イチズの1日・父子の会話
この物語は すべてフィクションです
イチズは毎朝、母と一緒に家を出る。
母が 農場で働いている間、イチズはキンダーガーデンで過ごす。
そこには 保母さんと 自分と同じような年ごろの子供達がいる。
昼過ぎには、母と一緒に家に帰る。
途中で 母と一緒に買い物もする。
家につくと、父が迎えてくれる。
(父は在宅ワーカーなのだ。)
そのあとは 部屋で一人で遊んだり、
近所に遊びに行ったりする。
夕方、父と一緒にふろに入っている間に、母が夕食をつくる。
◇
父から 挨拶の大切さを教えられてから、少しづつ イチズは 父と話すようになった。
「ねえ、父さんは どうして 今まで 何も話さなかったの?」
「幼い息子に なんと声をかけていいかわからなかった。」
「えっ?」
「父さんの父は ほんとに無口な人で、母は聾だった。
母は 手話で父にはなしかけ、父は はいといいえを首を動かして伝えるだけで、二人の会話がなりたっているようだった。

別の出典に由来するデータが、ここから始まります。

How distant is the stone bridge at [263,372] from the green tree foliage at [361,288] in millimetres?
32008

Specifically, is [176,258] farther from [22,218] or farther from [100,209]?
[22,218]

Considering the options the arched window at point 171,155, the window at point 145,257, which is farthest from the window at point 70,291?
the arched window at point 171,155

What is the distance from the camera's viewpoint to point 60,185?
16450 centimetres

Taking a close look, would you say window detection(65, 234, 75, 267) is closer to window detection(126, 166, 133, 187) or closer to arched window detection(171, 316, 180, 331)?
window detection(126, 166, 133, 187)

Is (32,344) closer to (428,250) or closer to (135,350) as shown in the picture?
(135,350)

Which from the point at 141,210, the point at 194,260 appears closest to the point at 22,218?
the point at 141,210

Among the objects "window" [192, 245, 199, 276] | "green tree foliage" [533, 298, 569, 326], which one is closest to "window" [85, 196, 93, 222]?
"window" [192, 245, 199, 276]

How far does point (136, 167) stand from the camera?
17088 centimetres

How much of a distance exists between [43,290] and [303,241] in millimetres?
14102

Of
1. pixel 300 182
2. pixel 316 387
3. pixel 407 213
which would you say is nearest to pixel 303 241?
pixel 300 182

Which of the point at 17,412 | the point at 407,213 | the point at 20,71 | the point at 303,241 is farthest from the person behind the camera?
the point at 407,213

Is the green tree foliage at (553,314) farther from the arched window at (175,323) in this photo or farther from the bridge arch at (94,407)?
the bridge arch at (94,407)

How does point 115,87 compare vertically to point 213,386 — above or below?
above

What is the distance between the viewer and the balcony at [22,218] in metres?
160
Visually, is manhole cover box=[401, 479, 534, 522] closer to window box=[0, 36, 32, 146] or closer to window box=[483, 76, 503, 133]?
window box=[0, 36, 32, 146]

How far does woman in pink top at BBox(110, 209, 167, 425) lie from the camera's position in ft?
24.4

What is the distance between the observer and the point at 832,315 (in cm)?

少し大きくなってからは、二人がモバイルを使って、手話記号でやり取りをしていることに気が付いたが。」
「それで?」
「ん?」
「父さんも モバイルを使って家族と話すようになったの?」
「いや」
「どうして?」
「母は、私が生まれたときは、指導員に言われて、トーキングエイドを使って
赤ん坊の私に 言葉を教えようとしたらしい。
だけど それでは満足できなかったらしくて、よく癇癪をおこしていた。」
「幼いころの私は、母がいつも不機嫌な顔をしていて、突然怒り出すのが怖かった。
それに 声を出して呼んでも 全く気が付いてくれなかった。
なのに、母が私に用があるときは、急に後ろから私の肩をつかんで ワーワー言いながら手を動かすのが怖かった。
そのころは、『私には声が聞こええるが 母には聞こえない』
『母は 他の人の声が聞こえないから、発音も覚えられなかった』ということがわからなかったんだ。
父もすごく無口だったしね。
だから いつのまにか 私は 家で両親と ほとんど話さなくなった。
学校に行くようになってからは、母が聾なので、後ろから話しかけても聞こえないこと。
母と会話をするためには、母の正面で お互いの顔を合わせて話さないといけないことを学んだが、
正直に言うと 母の顔を見るのが怖かった。」
「それに 私はかなり速い時期から 保育所に行ってたんだ。
たぶん生後5・6か月のころには 入所していたと思う。
そこで 音声による言葉を覚えた。
3歳ぐらいの時に、両親が手話記号を使ってやり取りをしているのを見て、私もそれを使いたいと言った。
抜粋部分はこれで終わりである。